The three mutated residues identified in our patients, M425V, D446N and R460H, are located in the serine/threonine kinase domain of the TGFBR2. The potential functional roles of mutations affecting serine/threonine kinase domains involve signal signaling and transduction mechanisms. Mutations in this domain have been associated with both connective tissue disorders and cancer. The fact that a germinal TGFBR2 mutation T315M has been associated with certain types of cancer (colon cancer type 6 (MIM+190182)15) raises unexpected problems on the potential additional risk of cancer in MFS patients carriers of TGFBR2 mutations. Whether patients with cancer, carriers of germinal TGFBR2 mutations, may present Marfan-like traits, or vice versa, is unknown since most studies have been focused on somatic mutations.
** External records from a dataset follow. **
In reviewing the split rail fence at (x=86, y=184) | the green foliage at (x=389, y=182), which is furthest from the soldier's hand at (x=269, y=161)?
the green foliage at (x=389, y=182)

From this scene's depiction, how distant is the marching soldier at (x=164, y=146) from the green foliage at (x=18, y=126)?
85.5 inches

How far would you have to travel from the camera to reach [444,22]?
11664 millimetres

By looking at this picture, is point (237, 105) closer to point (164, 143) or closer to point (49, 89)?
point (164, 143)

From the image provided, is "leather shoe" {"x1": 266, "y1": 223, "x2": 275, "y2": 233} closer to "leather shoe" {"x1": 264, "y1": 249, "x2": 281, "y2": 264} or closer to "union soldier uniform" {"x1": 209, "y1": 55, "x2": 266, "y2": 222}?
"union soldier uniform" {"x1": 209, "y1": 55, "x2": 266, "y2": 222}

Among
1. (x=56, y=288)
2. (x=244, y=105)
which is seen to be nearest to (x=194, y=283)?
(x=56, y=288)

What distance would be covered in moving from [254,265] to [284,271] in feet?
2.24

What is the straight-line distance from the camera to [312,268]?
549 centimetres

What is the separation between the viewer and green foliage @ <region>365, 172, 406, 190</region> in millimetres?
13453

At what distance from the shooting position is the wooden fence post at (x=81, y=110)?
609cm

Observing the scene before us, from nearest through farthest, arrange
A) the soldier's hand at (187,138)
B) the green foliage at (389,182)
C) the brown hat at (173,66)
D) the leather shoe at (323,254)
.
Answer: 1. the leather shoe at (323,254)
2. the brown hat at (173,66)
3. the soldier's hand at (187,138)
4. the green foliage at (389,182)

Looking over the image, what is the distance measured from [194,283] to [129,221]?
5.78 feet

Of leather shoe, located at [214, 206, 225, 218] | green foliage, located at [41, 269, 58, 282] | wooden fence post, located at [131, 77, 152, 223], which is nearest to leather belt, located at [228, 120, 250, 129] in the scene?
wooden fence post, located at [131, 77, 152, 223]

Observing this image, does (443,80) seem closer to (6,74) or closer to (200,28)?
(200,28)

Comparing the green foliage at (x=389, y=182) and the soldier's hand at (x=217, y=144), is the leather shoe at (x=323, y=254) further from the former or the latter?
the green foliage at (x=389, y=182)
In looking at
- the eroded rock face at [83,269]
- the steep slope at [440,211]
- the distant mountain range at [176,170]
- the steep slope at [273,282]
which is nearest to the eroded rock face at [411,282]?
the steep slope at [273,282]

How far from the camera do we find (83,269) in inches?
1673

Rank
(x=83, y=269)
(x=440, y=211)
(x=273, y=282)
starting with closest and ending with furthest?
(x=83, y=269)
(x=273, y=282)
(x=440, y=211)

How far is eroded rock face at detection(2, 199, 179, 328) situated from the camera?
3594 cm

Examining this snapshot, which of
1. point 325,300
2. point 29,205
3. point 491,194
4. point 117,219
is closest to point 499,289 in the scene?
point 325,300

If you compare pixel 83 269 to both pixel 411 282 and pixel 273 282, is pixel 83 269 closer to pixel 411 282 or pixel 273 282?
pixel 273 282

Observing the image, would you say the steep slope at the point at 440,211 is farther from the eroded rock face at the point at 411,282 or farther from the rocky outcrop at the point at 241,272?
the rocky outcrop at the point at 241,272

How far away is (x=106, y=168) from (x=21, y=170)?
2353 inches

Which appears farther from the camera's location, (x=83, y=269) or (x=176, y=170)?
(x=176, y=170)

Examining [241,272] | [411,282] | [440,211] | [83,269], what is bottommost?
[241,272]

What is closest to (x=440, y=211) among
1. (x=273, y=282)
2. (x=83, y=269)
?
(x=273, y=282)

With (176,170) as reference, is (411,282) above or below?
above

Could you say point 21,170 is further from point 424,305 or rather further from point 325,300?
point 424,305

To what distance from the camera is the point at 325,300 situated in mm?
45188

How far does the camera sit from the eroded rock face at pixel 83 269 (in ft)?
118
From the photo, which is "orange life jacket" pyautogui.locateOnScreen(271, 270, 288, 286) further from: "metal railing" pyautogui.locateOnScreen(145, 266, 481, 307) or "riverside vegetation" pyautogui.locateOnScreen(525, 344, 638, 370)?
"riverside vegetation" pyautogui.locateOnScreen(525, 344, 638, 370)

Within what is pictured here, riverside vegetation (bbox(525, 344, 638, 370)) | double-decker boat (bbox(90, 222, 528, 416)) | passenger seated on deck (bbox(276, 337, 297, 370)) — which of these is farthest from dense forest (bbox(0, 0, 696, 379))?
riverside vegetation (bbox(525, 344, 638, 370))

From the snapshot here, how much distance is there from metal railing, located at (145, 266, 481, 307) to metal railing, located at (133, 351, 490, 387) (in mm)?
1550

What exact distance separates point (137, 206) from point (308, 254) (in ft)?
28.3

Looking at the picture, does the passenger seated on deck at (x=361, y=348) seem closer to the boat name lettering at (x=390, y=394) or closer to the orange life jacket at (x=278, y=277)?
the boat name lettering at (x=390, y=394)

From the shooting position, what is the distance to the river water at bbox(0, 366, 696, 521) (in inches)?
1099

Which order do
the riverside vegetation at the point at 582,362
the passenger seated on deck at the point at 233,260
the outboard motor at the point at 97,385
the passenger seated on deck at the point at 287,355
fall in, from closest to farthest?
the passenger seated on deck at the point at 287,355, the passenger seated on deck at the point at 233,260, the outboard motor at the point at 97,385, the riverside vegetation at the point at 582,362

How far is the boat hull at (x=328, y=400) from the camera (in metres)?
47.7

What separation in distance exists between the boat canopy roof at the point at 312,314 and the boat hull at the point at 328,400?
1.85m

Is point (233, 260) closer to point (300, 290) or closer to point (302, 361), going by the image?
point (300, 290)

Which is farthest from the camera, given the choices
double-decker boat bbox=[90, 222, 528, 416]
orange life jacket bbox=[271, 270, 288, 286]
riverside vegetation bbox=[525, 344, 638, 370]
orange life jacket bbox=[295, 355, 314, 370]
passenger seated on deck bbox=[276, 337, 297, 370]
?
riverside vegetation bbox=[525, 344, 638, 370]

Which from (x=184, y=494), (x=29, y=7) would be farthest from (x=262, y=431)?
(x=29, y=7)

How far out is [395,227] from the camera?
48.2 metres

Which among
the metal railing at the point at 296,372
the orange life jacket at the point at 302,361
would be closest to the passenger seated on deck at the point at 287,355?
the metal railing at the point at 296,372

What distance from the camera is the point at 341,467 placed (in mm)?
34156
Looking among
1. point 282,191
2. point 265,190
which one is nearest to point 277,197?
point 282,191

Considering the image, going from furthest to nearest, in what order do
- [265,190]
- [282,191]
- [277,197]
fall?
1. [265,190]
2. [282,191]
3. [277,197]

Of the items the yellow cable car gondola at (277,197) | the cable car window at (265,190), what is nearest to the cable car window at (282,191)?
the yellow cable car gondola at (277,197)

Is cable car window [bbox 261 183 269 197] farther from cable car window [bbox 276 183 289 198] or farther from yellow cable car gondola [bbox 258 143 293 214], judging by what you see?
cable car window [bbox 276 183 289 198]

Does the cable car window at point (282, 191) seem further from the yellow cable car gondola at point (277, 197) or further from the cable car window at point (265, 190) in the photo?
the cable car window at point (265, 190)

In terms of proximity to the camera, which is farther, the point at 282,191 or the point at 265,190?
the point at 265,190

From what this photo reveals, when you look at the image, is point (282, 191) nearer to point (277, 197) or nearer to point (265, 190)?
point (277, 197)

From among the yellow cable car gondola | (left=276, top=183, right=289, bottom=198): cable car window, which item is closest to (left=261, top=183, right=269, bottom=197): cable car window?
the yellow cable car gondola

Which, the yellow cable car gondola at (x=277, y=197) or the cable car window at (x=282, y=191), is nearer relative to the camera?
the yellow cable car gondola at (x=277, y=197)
The mutation R460H has been reported in one of the families with TAAD described by Pannu et al.14 Patients of this family did not meet the diagnostic criteria of MFS. This observation confirms the phenotypic heterogeneity of diseases caused by TGFBR2 gene defects, and joins a similar observation for many other monogenic disorders, especially involving the cardiovascular system (ie LMNA gene, MIN *150330).
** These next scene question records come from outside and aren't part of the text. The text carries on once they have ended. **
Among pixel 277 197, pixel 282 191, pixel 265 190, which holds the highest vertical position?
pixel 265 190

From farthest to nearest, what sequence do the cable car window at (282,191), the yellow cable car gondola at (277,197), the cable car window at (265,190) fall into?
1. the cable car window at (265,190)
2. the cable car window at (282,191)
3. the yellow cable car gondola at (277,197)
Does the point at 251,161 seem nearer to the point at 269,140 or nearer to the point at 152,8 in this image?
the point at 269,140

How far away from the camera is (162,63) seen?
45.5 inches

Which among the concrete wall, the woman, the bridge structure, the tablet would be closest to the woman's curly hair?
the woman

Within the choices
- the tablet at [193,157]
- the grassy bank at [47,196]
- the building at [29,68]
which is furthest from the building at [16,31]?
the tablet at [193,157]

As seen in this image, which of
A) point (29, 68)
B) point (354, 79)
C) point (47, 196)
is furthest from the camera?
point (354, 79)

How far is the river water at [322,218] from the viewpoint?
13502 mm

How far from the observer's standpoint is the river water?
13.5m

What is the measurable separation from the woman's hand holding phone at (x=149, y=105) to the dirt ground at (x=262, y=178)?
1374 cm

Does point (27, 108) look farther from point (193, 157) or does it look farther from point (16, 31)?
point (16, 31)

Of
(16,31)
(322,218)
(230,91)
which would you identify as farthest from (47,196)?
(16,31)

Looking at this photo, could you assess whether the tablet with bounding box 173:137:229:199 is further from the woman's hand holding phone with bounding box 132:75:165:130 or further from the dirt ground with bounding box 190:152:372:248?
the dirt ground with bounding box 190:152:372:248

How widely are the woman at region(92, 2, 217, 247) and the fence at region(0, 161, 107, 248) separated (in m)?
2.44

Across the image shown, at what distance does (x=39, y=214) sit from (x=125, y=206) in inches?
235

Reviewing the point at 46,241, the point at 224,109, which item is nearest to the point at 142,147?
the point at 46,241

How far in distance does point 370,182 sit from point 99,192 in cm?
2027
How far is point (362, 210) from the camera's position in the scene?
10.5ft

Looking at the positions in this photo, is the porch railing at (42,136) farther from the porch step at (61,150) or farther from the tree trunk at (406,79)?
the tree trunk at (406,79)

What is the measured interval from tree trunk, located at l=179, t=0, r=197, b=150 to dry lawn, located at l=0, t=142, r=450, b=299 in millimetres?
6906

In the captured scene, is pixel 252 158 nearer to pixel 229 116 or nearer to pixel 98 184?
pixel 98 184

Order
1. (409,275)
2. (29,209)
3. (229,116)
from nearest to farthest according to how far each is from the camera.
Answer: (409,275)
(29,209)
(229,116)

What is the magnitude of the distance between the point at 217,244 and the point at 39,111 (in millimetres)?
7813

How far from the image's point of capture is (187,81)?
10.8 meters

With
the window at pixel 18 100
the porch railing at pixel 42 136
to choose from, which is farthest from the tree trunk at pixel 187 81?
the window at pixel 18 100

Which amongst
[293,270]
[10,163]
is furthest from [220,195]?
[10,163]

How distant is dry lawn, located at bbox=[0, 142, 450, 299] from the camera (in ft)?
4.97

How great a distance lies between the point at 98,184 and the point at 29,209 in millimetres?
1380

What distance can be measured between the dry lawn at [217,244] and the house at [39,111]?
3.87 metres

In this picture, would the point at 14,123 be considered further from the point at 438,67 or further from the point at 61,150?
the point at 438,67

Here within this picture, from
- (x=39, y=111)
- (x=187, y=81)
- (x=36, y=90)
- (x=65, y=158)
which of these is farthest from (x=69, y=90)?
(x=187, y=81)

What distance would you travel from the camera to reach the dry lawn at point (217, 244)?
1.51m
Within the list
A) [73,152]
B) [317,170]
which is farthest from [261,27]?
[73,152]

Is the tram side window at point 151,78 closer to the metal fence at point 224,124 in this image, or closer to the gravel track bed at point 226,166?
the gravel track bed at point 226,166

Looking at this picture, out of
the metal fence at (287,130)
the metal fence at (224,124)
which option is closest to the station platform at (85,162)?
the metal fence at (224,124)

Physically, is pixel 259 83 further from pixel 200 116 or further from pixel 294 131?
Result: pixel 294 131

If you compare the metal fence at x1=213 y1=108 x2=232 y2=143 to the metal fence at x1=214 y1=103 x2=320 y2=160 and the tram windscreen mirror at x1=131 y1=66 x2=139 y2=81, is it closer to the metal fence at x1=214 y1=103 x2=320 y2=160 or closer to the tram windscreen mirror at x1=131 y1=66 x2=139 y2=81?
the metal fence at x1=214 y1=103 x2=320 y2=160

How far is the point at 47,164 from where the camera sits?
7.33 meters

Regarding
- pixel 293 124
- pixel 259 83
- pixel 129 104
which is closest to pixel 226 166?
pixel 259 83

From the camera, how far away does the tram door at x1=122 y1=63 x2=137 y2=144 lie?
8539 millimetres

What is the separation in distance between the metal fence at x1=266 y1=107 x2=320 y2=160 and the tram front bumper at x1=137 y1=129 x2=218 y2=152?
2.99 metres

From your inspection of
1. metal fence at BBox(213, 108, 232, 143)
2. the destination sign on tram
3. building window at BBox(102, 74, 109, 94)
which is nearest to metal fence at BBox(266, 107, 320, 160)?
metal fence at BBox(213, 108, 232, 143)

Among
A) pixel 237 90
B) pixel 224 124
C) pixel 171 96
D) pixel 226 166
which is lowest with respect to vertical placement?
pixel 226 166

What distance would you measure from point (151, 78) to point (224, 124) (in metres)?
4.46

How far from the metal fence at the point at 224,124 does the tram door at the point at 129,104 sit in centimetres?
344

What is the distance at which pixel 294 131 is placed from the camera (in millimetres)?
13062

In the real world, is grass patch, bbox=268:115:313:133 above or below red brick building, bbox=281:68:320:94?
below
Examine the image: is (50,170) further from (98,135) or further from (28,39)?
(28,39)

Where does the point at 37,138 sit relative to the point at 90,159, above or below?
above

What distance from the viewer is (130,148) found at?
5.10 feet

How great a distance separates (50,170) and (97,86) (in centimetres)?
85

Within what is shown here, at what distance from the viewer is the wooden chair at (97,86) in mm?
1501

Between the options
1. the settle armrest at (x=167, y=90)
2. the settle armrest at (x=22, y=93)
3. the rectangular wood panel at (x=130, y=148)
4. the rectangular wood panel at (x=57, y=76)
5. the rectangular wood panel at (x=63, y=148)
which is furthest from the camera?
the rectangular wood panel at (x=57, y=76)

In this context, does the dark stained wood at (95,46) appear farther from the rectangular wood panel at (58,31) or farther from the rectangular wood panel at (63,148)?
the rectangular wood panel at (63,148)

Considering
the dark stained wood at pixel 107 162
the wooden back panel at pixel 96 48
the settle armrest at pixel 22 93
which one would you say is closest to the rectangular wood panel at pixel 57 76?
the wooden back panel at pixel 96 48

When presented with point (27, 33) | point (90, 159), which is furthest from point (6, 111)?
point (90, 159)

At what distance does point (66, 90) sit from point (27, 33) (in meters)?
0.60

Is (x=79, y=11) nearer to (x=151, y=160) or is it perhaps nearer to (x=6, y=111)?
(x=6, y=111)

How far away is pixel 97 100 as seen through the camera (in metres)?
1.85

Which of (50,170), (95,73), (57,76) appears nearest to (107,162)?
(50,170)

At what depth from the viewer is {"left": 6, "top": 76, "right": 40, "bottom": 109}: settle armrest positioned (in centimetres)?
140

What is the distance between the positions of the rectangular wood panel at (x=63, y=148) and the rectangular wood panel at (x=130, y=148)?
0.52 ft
Our results support prior data showing that TGFBR2 gene mutations are associated with MFS without major ocular signs. Accordingly, patients with major cardio-skeletal phenotype who are diagnosed with MFS on the basis of Ghent criteria and proven not to carry defects in exons and flanking regions of the FBN1 gene could benefit from rapid investigation of the TGFBR2 gene. Available scientific data, however, are still nonsufficient to exclude from TGFBR2 gene-screening patients with ocular signs, both major and involvement.

GeneBank accession numbers: TGFBR2 cDNA, NM_003242; TGFBR2 coding region, NT_022517.